In the wake of the Charlie Hebdo attack the symbolism of the pen and the pencil has been used as a sign of protest and revulsion. People have been holding them aloft at rallies, and social media is full of images of the pen versus the Kalashnikov. The point is simple and well meant: the pen is mightier than the sword; reasoned argument is better than violence; culture and civilisation will triumph over barbarity.
It is worth asking though: Are we really the pen? Can we really look at our own societies and equate them with literate sophistication, reason and rationality? While comforting, I am certain that the simple binary of the pen versus the sword (the cartoonist’s pencil versus the Kalashnikov) is inaccurate. The message behind this is that ‘our’ societies are civilised and sophisticated and theirs is not. Are we really all about the arts, reasoned argument, back and forth, culture and witty repartee in the face of the ‘uncivilised savages’ that mount attacks in the west?

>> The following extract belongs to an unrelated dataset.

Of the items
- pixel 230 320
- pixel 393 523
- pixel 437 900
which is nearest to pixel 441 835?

Are they really completely without reason?
These binaries just do not work. All of our societies are much more complex. The us/them, pen/gun narrative gives us comfort but it also means that we do not have to look at ourselves too closely. Can we really overlook how our societies organise themselves? How they are armed? How violence by drone in Iraq, Afghanistan, Yemen, Pakistan and elsewhere has been normalised? This is not a matter of pens and swords. It is a matter of ‘pen-swords’, or implements that have a pen at one end and a sword at the other. It is just at the moment we prefer to look at the pen.

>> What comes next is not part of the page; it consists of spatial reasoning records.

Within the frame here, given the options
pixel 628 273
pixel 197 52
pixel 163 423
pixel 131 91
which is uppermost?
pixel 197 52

None of this is to justify, in any way, the gruesome attack on Charlie Hebdo nor give comfort to anyone who uses violence in the name of religion. The blame for these attacks lies squarely with the perpetrators. But we can also use these dreadful events to take a cold, hard look at ourselves.

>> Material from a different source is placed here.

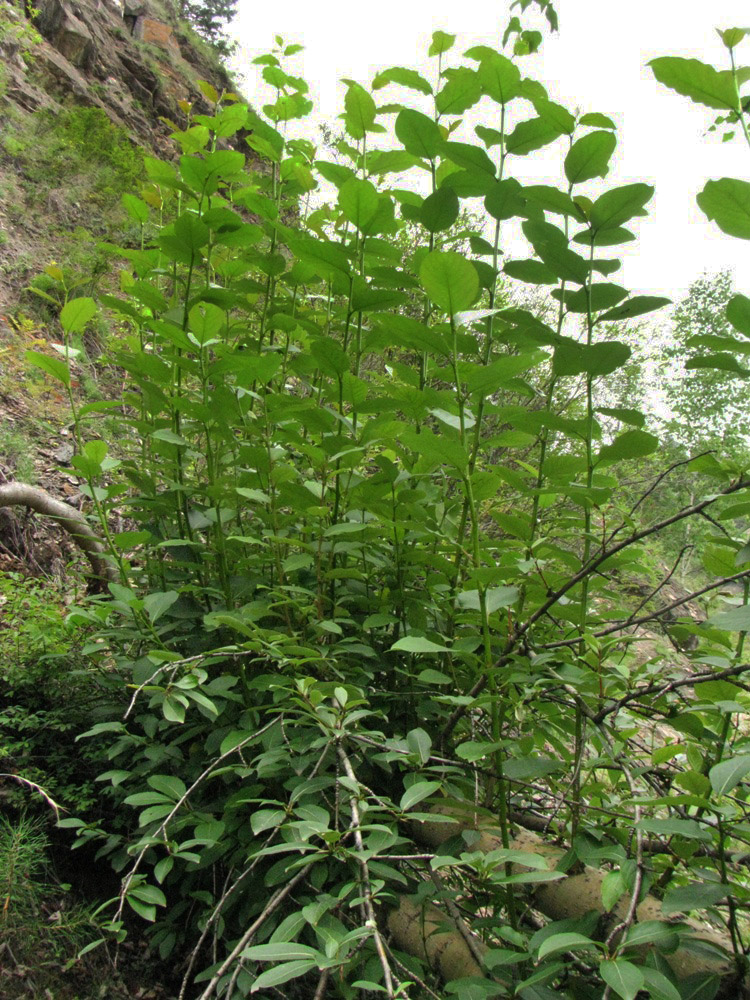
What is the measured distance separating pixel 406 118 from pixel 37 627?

Really enjoyed reading this! Summed up all of what I have been thinking and feeling for the past 24 hours.
Thank you
Thank you for this. Clear, critical but fair – a sound not often heard these days.
I am amazed that you can call yourself a Professor of Peace & Conflict. More like a Professor of Fantasy and Fallacy. Your vitriolic, hateful and untruthful posts go no way to creating peace or understanding in our world today. Most of your posts claim that almost every current global conflict and incidents of terror today is a direct or indirect of some wrong-doing by the West, Zionists or another peaceful democratic society. You have used the same warped thinking to explain the awful events that have taken place in Paris this past week. You do Manchester University a great disservice.
Clearly Roger, you share none of the values of freedom of speech that you advocate in your articles, and for which millions of people in France marched for on Sunday. I dare you to put my comment from yesterday back on your web site.
Please also take a good hard look at why muslim fanatics have alongside their terrorist atrocities have specifically killed jews in museums, schools and supermarkets in Bombay, Paris and in Brussels. And please don’t use Gaza or Charlie Hebdo as an excuse.
Look at your self closely too Roger. The emotive and profoundly inaccurate articles you write about the conflicts in the Middle East, and in particular the way you vilify Israel, feeds the distorted minds of the Islamic terrorist who are looking for any excuse to murder Jews on the streets of Europe’s capital cities.